An international clinical trial of Femara (Letrozole) in post-menopausal survivors of early-stage breast cancer after completing a five year course of tamoxifen showed a significantly reduced risk of the cancer returning compared to women taking the placebo.

The results have been so significant the trial has been unblinded, allowing women taking the placebo to start taking Femara, one of the aromatase inhibitor class of cancer drugs.

No drug until now has demonstrated the ability to reduce the risk of recurrent breast cancer after five years of tamoxifen treatment, after which time tamoxifen has been shown to actually increase risks of endometrial cancer, pulmonary embolism and stroke. Researchers say that women will now have the option of taking Femara for a further five years.

"This is one of the most important advances in the treatment of postmenopausal women with breast cancer, and is a valuable step in preventing disease recurrence," said Professor Ian Smith, an investigator and Head of the Breast Unit at the Royal Marsden NHS Trust.
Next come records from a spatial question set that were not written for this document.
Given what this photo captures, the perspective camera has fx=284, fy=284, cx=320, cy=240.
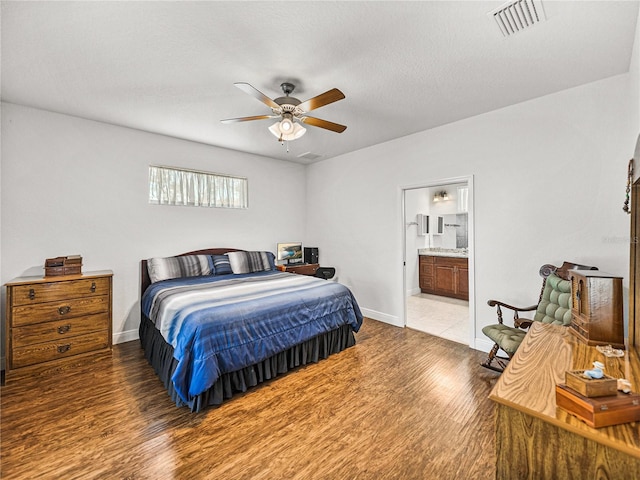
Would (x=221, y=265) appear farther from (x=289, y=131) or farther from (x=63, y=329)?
(x=289, y=131)

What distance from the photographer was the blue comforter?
7.22 feet

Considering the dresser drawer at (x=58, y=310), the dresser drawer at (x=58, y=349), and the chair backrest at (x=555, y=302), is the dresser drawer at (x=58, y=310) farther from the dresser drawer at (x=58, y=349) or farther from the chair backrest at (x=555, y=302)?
the chair backrest at (x=555, y=302)

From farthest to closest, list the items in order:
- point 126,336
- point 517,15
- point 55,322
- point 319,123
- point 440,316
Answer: point 440,316 → point 126,336 → point 55,322 → point 319,123 → point 517,15

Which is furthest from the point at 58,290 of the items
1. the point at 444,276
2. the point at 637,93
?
the point at 444,276

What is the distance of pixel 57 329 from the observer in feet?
9.55

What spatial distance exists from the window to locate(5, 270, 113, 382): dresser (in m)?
1.39

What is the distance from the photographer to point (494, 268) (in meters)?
3.27

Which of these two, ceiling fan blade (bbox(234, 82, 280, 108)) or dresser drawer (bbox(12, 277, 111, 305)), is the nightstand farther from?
ceiling fan blade (bbox(234, 82, 280, 108))

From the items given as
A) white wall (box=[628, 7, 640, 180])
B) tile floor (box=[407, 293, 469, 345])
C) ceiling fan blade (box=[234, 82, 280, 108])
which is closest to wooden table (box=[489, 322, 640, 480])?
white wall (box=[628, 7, 640, 180])

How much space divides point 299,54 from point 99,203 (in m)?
3.13

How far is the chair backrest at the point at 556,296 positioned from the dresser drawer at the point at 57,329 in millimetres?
4464

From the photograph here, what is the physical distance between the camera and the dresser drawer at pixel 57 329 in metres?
Result: 2.73

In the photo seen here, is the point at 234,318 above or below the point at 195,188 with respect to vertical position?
below

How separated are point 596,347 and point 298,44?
8.66ft
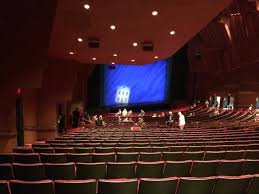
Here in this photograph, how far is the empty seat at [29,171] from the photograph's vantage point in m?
4.61

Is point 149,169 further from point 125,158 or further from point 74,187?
point 74,187

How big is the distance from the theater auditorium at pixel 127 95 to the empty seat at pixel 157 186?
1 centimetres

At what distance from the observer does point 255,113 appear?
1964 cm

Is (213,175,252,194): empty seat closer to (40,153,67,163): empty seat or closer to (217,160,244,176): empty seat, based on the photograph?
(217,160,244,176): empty seat

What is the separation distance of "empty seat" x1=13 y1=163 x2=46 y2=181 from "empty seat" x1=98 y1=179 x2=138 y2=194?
140 cm

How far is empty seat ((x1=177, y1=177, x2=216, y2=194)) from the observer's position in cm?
361

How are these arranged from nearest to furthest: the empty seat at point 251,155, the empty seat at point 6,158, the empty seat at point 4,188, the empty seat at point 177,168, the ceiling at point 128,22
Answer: the empty seat at point 4,188, the empty seat at point 177,168, the empty seat at point 6,158, the empty seat at point 251,155, the ceiling at point 128,22

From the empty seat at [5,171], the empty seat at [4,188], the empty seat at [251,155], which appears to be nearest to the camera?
the empty seat at [4,188]

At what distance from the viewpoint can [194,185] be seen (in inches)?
143

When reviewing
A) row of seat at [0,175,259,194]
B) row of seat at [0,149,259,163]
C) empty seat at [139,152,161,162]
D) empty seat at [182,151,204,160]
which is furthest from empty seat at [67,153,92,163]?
row of seat at [0,175,259,194]

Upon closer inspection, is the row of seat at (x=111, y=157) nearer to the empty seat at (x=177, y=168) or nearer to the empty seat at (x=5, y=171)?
the empty seat at (x=177, y=168)

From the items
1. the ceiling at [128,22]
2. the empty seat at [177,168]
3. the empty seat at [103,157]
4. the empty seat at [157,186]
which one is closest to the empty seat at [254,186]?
the empty seat at [157,186]

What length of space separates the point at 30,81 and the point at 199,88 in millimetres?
23059

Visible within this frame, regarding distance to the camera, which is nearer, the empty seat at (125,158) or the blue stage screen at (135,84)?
the empty seat at (125,158)
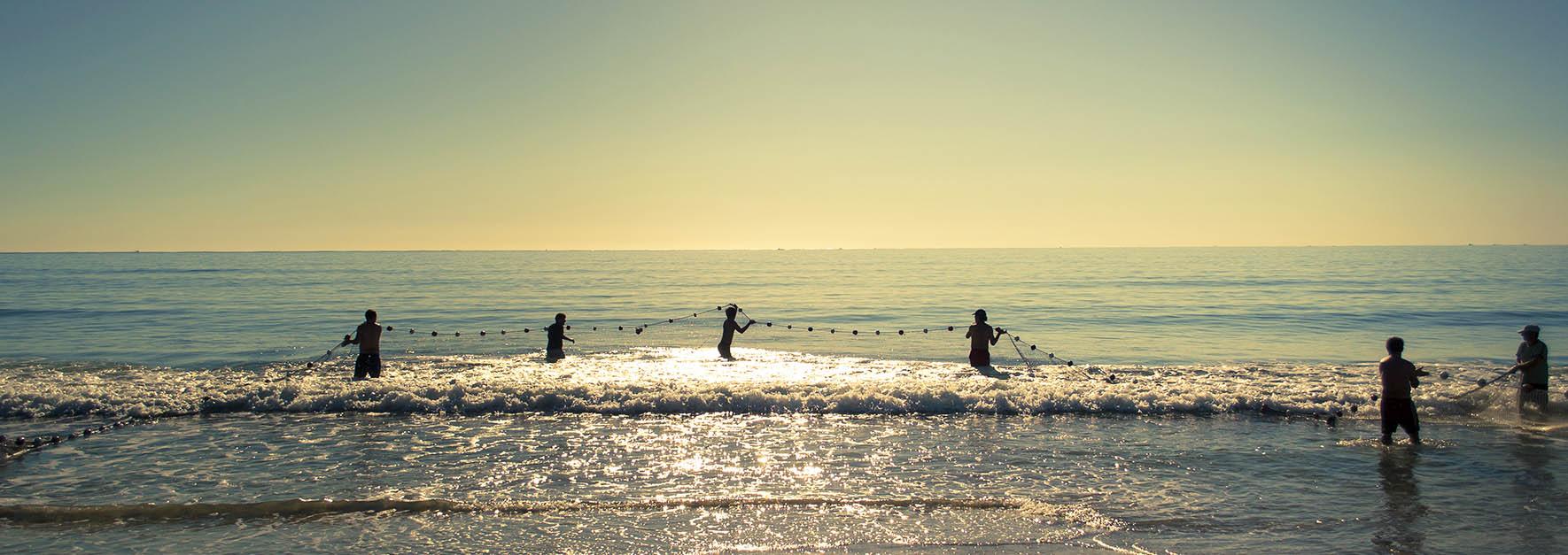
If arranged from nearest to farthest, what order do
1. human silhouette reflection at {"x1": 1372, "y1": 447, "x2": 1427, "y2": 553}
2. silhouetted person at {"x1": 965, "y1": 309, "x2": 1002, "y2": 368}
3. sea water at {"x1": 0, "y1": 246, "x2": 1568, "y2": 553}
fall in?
1. human silhouette reflection at {"x1": 1372, "y1": 447, "x2": 1427, "y2": 553}
2. sea water at {"x1": 0, "y1": 246, "x2": 1568, "y2": 553}
3. silhouetted person at {"x1": 965, "y1": 309, "x2": 1002, "y2": 368}

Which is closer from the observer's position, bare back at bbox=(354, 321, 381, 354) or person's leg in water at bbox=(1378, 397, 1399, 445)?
person's leg in water at bbox=(1378, 397, 1399, 445)

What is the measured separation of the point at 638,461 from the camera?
35.6 feet

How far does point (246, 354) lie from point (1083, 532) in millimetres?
25885

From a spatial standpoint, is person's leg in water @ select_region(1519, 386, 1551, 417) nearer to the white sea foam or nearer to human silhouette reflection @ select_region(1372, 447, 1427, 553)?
the white sea foam

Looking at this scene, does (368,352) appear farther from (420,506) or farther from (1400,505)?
(1400,505)

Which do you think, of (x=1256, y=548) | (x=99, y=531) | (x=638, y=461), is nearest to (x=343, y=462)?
(x=99, y=531)

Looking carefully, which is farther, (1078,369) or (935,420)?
(1078,369)

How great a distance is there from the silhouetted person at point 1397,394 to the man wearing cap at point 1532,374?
2.57 meters

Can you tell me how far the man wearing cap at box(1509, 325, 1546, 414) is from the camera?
12.5 meters

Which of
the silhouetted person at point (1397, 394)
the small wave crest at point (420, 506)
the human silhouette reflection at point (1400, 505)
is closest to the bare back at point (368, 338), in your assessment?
the small wave crest at point (420, 506)

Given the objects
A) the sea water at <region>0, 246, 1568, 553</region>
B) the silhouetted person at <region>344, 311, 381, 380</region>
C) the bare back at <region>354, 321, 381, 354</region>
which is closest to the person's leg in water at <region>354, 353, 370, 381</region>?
the silhouetted person at <region>344, 311, 381, 380</region>

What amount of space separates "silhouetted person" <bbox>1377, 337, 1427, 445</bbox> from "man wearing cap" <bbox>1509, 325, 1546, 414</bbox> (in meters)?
2.57

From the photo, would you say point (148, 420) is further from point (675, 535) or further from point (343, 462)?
point (675, 535)

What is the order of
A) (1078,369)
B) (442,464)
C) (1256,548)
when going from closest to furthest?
(1256,548)
(442,464)
(1078,369)
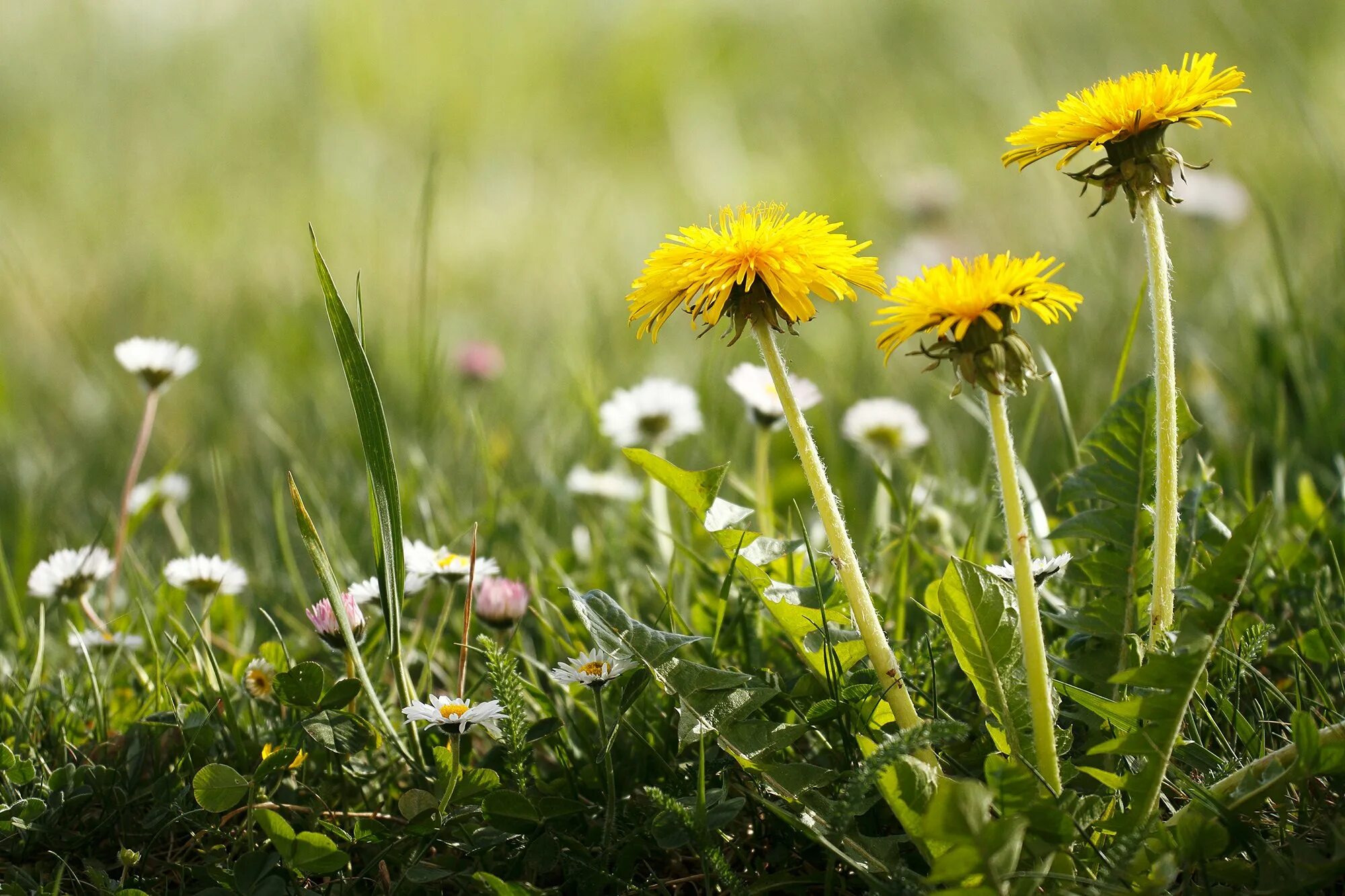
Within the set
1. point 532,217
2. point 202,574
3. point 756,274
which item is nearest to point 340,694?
point 202,574

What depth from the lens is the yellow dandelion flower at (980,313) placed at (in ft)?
3.09

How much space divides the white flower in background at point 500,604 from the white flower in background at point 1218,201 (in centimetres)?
250

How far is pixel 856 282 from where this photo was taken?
104 cm

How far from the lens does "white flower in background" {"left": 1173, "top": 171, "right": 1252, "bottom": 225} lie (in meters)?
3.22

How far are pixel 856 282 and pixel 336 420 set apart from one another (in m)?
1.92

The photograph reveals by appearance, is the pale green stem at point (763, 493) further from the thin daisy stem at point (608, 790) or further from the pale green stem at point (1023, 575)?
the pale green stem at point (1023, 575)

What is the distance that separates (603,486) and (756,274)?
3.30 feet

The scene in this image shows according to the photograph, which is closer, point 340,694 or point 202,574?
point 340,694

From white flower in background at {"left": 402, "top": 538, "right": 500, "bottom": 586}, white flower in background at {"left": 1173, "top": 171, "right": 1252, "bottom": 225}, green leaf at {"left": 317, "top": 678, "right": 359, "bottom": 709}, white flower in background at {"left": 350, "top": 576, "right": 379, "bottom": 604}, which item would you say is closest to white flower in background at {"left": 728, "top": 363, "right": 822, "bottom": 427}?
white flower in background at {"left": 402, "top": 538, "right": 500, "bottom": 586}

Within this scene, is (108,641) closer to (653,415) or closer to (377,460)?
(377,460)

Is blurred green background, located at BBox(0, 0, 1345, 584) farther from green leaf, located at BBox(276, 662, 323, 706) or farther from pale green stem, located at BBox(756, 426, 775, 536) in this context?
green leaf, located at BBox(276, 662, 323, 706)

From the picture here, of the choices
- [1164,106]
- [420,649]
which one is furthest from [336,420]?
[1164,106]

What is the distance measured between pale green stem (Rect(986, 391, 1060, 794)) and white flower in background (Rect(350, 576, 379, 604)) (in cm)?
77

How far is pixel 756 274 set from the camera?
1.03m
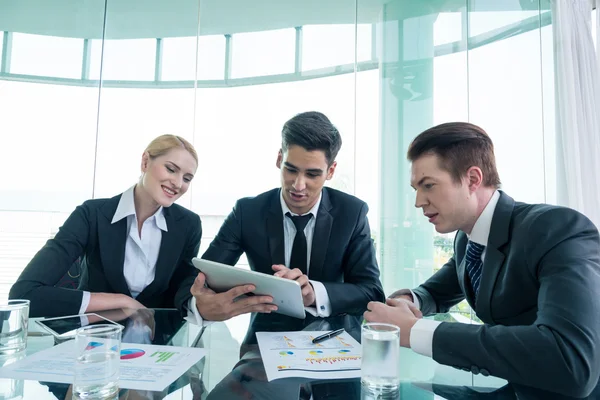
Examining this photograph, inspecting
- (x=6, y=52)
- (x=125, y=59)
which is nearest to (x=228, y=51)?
(x=125, y=59)

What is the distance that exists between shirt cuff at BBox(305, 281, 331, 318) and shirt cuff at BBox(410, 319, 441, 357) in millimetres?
546

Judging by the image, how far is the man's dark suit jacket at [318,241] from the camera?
6.23ft

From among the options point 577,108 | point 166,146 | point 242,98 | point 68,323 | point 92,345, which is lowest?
point 68,323

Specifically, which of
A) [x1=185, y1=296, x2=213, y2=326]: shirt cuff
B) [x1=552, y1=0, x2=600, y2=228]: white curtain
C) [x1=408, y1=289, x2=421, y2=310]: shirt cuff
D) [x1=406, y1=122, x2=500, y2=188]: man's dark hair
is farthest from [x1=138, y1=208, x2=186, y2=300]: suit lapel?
[x1=552, y1=0, x2=600, y2=228]: white curtain

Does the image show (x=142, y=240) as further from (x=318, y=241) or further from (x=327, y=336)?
(x=327, y=336)

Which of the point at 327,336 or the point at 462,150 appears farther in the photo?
the point at 462,150

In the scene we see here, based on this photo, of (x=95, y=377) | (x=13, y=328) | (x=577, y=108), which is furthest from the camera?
(x=577, y=108)

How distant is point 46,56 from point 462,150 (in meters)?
4.31

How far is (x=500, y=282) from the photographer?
45.3 inches

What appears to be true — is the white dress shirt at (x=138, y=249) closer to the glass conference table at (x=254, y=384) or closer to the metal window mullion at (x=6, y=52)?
the glass conference table at (x=254, y=384)

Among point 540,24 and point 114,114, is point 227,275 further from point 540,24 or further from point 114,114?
point 540,24

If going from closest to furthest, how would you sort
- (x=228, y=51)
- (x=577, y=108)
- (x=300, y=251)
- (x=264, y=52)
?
(x=300, y=251)
(x=577, y=108)
(x=228, y=51)
(x=264, y=52)

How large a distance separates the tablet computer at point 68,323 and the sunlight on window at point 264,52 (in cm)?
328

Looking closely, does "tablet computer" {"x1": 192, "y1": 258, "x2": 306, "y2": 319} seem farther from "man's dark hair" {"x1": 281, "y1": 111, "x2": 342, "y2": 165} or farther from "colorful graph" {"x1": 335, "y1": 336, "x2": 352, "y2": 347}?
"man's dark hair" {"x1": 281, "y1": 111, "x2": 342, "y2": 165}
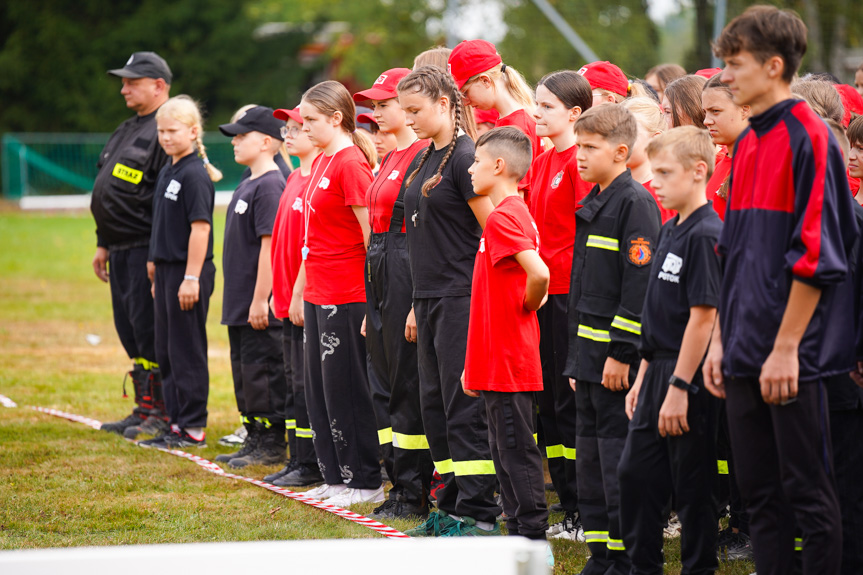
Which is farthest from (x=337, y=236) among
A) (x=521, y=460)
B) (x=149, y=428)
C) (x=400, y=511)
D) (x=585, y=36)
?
(x=585, y=36)

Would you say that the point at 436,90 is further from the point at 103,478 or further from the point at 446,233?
the point at 103,478

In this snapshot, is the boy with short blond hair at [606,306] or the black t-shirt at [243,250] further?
the black t-shirt at [243,250]

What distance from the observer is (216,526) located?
5145 mm

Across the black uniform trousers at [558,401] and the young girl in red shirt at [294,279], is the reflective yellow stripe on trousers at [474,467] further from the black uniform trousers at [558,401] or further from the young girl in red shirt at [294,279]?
the young girl in red shirt at [294,279]

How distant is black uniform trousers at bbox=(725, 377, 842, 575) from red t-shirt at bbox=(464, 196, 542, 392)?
1.13 meters

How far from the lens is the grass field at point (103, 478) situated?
197 inches

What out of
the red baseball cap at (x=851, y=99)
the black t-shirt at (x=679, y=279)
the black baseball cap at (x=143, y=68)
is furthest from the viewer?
the black baseball cap at (x=143, y=68)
Letrozole has demonstrated its superiority to tamoxifen at treating advanced breast cancer and early breast cancer before surgery, and the researchers hoped the drug would benefit patients after surgery and five years of tamoxifen therapy for early breast cancer.

"The data revealed today surpassed our expectations with Letrozole more than doubling the improvement in disease-free survival and nearly halving the risk of breast cancer recurring or spreading to the other breast," added Professor Smith.

"We can now offer women who complete five years of tamoxifen therapy another drug which can reduce the risk of their cancer returning."

Novartis intend extending Femara's licence to allow doctors to prescribe the drug after five years of tamoxifen therapy. Femara is competing with two other aromastase inhibitors, AstraZeneca's Arimidex and Pfizer's Aromasin to become the natural successor to the current gold standard treatment tamoxifen. Cancer Research UK is now overseeing the British arm of an international phase III trial of Arimidex as a preventative measure in healthy post-menopausal women at high risk of developing breast cancer.

Commenting on the findings from the Femara study, Cancer Research Professor Jack Cuzick said: "The new findings are further evidence that aromatase inhibitors look like becoming the most effective hormone treatments for breast cancer in post-menopausal women."

In the UK, Arimidex is licensed only as an alternative to tamoxifen for the treatment of early breast cancer in women for whom tamoxifen is contraindicated, while Aromasin is licensed only for advanced breast cancer. Femara is licensed only as a pre-operative therapy to allow subsequent breast conserving surgery in women not originally considered candidates for the operation.

An extension to Arimidex's UK licence last November led Novartis to query the evidence for the decision. Data from AstraZeneca's phase III ATAC trial, comparing Arimidex to tamoxifen persuaded the UK and US authorities to extend the drug licence, even though it did not demonstrate improved chances of survival for patients.

Meanwhile, NICE recently took the unprecedented step of delaying its appraisal of the aromatase inhibitors by two years to await clinical trial results from the competing drugs.